When it comes to policing the waterways, the government is ready to throw the book at miners, and rightly so.
Earlier this month the New South Wales Environment Protection Authority fined Rio Tinto’s Hunter Valley Operations $15,000 for a breach of its Environment Protection Licence after a leaking pump caused saline water to be discharged from an on-site dam into Parnell’s Creek.
EPA officers were inspecting the mine site, 24km northwest of Singleton, in November as part of a routine dam audit when they observed the saline water leaking from a pump seal.
But what about all the damage farming has wrought on the environment over the decades? What about the millions of tonnes of valuable top soil blown away thanks to excessive land clearing and the once mighty Murray-Darling Basin reduced to a shallow trickle of its former self with salination along its banks and the death of the River Red Gum?
Adani has to provide the Queensland government $20.15 million before drawing any surface water from a special reserve set aside for significant projects as part of the 270 conditions on its proposed $21.7 billion Carmichael project.

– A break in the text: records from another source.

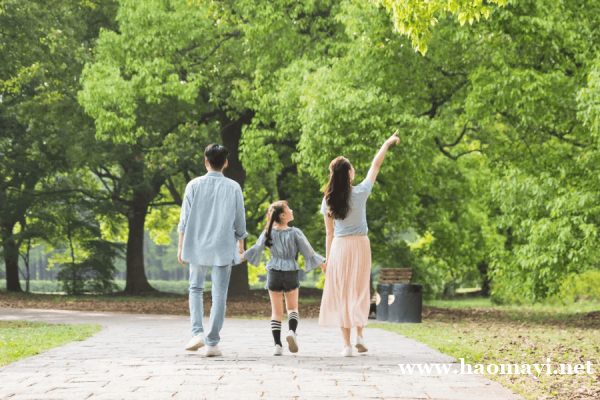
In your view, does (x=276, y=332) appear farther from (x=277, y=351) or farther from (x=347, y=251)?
(x=347, y=251)

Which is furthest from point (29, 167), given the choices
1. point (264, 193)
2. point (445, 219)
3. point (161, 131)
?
point (445, 219)

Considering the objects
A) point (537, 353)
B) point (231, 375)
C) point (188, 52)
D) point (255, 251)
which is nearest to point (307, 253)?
point (255, 251)

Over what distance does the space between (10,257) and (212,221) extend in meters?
24.8

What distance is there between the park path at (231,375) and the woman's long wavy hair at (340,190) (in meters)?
1.45

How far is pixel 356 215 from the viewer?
278 inches

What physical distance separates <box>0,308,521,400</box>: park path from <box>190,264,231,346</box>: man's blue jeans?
27cm

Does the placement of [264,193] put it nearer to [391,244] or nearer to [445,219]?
[391,244]

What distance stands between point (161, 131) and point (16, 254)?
31.8 ft

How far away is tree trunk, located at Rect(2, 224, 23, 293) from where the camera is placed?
28.9 m

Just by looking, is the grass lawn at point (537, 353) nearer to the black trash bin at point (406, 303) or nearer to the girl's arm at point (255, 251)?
the black trash bin at point (406, 303)

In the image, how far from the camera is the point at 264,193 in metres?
33.0

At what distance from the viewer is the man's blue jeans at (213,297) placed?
6.97 m

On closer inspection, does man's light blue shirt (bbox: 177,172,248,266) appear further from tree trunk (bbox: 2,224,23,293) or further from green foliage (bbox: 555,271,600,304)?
tree trunk (bbox: 2,224,23,293)

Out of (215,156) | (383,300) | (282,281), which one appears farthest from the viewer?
(383,300)
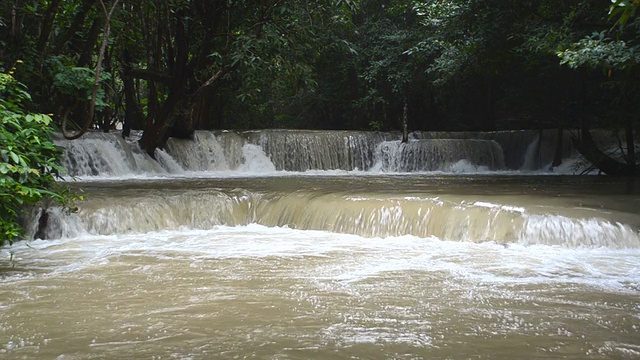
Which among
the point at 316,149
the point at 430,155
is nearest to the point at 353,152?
the point at 316,149

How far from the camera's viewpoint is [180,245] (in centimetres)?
676

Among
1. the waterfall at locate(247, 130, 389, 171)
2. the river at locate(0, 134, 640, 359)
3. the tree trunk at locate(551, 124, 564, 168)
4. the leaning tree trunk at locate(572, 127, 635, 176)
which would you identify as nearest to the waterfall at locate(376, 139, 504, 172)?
the waterfall at locate(247, 130, 389, 171)

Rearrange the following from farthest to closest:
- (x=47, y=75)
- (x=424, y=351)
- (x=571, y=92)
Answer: (x=571, y=92) < (x=47, y=75) < (x=424, y=351)

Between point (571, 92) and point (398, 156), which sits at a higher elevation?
point (571, 92)

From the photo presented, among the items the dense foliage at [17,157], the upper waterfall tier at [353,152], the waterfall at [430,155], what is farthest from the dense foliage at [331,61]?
the waterfall at [430,155]

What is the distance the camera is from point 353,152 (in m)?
16.9

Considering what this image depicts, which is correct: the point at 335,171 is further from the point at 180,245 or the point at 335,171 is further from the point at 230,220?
the point at 180,245

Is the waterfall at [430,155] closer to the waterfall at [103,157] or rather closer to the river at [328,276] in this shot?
the waterfall at [103,157]

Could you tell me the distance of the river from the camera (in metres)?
3.27

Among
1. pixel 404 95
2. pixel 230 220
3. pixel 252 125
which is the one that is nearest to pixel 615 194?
pixel 230 220

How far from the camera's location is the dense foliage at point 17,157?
4.93 m

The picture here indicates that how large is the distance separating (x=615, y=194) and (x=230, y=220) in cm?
538

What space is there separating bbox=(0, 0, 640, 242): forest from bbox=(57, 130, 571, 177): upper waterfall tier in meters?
0.83

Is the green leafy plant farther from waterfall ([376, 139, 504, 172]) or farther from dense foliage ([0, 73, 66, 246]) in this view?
waterfall ([376, 139, 504, 172])
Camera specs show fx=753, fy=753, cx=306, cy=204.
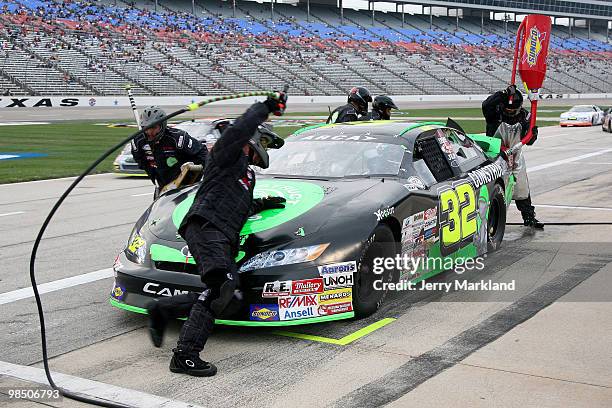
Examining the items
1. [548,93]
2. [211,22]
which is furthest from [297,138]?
[548,93]

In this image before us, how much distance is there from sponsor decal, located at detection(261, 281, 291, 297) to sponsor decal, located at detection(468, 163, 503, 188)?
290 centimetres

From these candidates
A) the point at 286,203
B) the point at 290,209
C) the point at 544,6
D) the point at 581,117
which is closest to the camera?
the point at 290,209

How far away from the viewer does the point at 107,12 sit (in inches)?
2424

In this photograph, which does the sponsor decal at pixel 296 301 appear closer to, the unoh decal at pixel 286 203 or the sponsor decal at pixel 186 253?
the unoh decal at pixel 286 203

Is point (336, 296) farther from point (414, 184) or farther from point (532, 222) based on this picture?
point (532, 222)

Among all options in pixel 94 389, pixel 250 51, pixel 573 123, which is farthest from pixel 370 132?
pixel 250 51

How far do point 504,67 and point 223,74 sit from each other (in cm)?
3636

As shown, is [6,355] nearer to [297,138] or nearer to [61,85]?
[297,138]

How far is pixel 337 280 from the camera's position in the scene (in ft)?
16.6

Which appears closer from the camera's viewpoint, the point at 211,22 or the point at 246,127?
the point at 246,127

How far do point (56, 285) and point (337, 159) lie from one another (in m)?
2.68

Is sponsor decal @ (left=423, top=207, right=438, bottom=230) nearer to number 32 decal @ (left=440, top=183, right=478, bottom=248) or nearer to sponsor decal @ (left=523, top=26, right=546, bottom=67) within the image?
number 32 decal @ (left=440, top=183, right=478, bottom=248)

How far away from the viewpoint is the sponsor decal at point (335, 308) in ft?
16.5

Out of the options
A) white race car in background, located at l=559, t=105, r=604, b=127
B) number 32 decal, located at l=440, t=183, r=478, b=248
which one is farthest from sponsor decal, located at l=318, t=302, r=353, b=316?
white race car in background, located at l=559, t=105, r=604, b=127
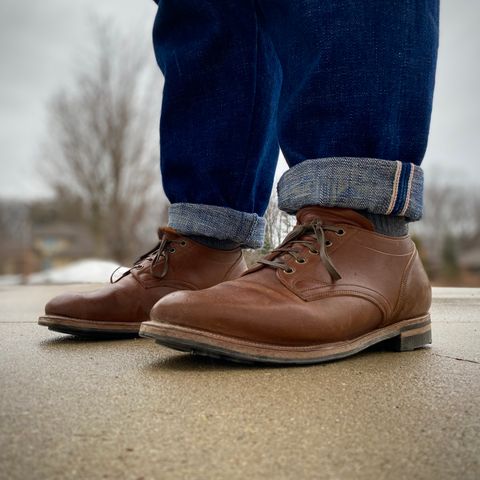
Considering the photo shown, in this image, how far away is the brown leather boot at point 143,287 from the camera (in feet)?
2.95

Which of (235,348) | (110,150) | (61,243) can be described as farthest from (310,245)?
(61,243)

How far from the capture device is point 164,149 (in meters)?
1.04

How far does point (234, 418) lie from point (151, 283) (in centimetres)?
54

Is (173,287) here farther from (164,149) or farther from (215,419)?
(215,419)

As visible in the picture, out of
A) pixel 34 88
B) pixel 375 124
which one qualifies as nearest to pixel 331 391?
pixel 375 124

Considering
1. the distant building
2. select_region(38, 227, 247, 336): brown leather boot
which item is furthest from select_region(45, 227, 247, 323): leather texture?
the distant building

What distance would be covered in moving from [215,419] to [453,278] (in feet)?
61.4

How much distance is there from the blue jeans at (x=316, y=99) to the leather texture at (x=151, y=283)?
41 mm

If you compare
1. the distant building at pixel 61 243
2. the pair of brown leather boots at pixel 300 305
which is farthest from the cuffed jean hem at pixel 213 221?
the distant building at pixel 61 243

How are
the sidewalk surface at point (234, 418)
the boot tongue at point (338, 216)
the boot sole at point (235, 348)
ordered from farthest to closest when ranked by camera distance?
1. the boot tongue at point (338, 216)
2. the boot sole at point (235, 348)
3. the sidewalk surface at point (234, 418)

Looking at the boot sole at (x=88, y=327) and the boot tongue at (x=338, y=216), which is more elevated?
the boot tongue at (x=338, y=216)

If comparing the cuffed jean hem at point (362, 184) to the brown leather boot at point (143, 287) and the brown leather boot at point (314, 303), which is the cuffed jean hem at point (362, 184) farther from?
the brown leather boot at point (143, 287)

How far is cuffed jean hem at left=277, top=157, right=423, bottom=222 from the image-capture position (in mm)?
735

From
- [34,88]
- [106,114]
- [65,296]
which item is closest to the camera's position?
[65,296]
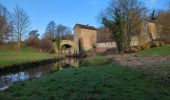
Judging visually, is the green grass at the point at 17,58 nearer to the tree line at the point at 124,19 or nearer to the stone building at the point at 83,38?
the tree line at the point at 124,19

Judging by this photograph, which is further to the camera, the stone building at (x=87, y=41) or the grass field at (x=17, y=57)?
the stone building at (x=87, y=41)

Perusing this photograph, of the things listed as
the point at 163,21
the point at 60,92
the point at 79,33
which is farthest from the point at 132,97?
the point at 79,33

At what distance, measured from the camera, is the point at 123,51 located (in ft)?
131

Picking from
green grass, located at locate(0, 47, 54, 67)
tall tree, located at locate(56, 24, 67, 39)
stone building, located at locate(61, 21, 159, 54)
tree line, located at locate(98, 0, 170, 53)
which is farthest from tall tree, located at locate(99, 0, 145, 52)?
tall tree, located at locate(56, 24, 67, 39)

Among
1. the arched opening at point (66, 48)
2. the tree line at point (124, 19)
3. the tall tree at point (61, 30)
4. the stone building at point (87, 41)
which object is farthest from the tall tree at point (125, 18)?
the tall tree at point (61, 30)

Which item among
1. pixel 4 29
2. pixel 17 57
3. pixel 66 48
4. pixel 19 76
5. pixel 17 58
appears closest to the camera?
pixel 19 76

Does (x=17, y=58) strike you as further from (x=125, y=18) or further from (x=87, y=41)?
(x=87, y=41)

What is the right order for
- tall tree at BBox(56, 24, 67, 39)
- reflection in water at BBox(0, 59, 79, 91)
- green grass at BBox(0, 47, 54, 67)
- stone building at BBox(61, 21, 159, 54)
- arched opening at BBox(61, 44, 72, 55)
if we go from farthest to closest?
tall tree at BBox(56, 24, 67, 39) → arched opening at BBox(61, 44, 72, 55) → stone building at BBox(61, 21, 159, 54) → green grass at BBox(0, 47, 54, 67) → reflection in water at BBox(0, 59, 79, 91)

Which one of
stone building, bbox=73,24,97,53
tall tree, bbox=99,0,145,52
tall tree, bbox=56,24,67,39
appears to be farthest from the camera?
tall tree, bbox=56,24,67,39

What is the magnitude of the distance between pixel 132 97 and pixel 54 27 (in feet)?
273

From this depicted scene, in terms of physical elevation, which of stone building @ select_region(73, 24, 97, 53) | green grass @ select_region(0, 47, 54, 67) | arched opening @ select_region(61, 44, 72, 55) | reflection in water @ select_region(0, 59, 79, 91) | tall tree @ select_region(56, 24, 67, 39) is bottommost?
reflection in water @ select_region(0, 59, 79, 91)

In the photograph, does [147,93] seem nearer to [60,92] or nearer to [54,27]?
[60,92]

This was to protect the environment and the interests of landholders and traditional owners, Queensland Natural Resources and Mines Minister Dr Anthony Lynham said.
“The water licences provide the mine with a volume of water about 1% of what farmers are able to use in the Burdekin catchment now,” he said.
Anti-mining group Lock the Gate campaigner Carmel Flint, said the Carmichael coal project should not go ahead because the Great Artesian Basin was “just essential for farming communities”.
"Without the water, their businesses are basically finished," she said.
What about mining operations and their need for water?
Farmers and their newly found allies in the Greens movement jump up and down when governments consider offering funding to northern infrastructure projects but are glad to stick their hands out for relief from the public purse when they need cheap loans to tide them over during draughts.
Over in NSW Kores is attempting for the third time to get its proposed Wallarah 2 project through the state’s ever changing environmental laws.
NSW Department of Planning and Environment executive director of resource assessments and compliance Oliver Holm said the department had carefully considered the company’s revised proposal along with the Planning Assessment Commission’s first review of the original proposal in 2014, especially recommendations regarding water and subsidence.
“We support the commission’s recommendations and have now strengthened the conditions in our current assessment,” Holm said.
“This is in direct response to the commission’s review and the community’s feedback during the public exhibition period.
“New conditions recommended to the commission by the department include intensive and comprehensive monitoring of water resources, as well as independent audits of subsidence, surface water and groundwater.”
Hogsback reckons getting a mining project to stack up in today’s environment is hard enough. While the government is expected to come to the aid of farmers when they hit hard times or want new bridges and roads built in their far flung electorates, miners are maligned if they want their fair share of water.
Maybe it’s time the government works out which side its bread is buttered and remembered what mining contributes in terms of exports, taxation and royalties to the Australian economy.